Extracted entries ::
◆ ◆ ◆ ◆
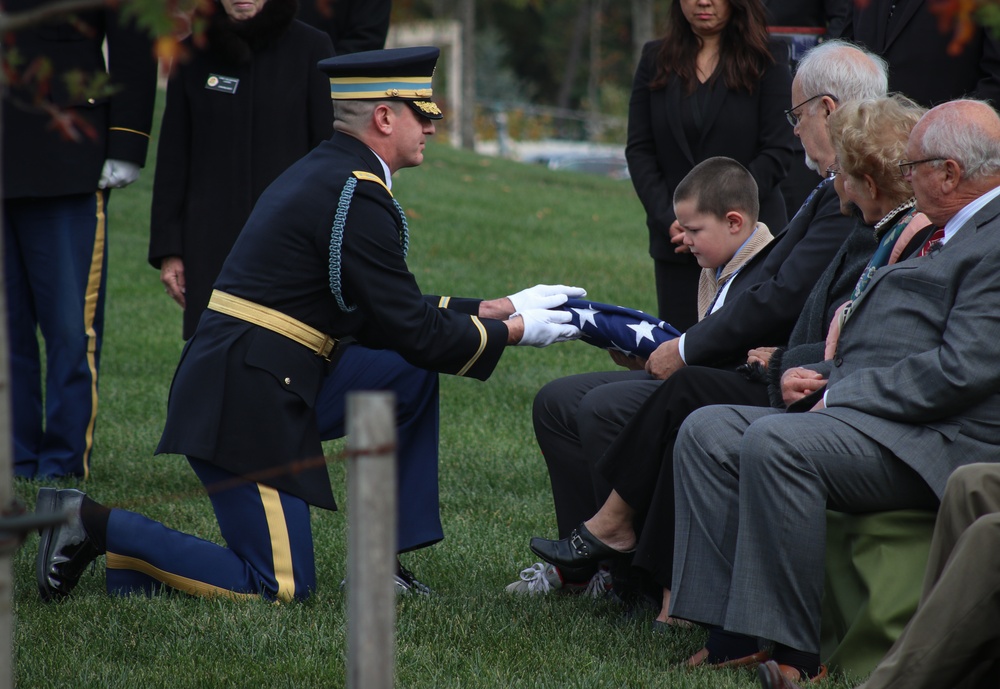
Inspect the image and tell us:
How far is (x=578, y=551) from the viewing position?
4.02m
◆ ◆ ◆ ◆
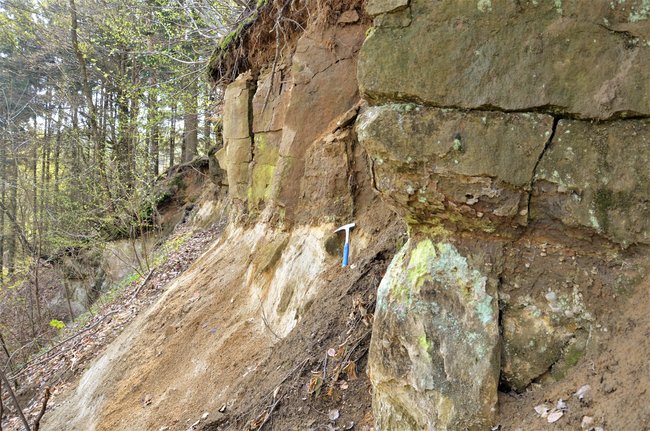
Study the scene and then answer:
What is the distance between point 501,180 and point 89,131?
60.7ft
◆ ◆ ◆ ◆
Work instructions ::
List every line of the items above that contains the word "viewing".

Result for this task ::
How far is (x=578, y=551) from the viewing position?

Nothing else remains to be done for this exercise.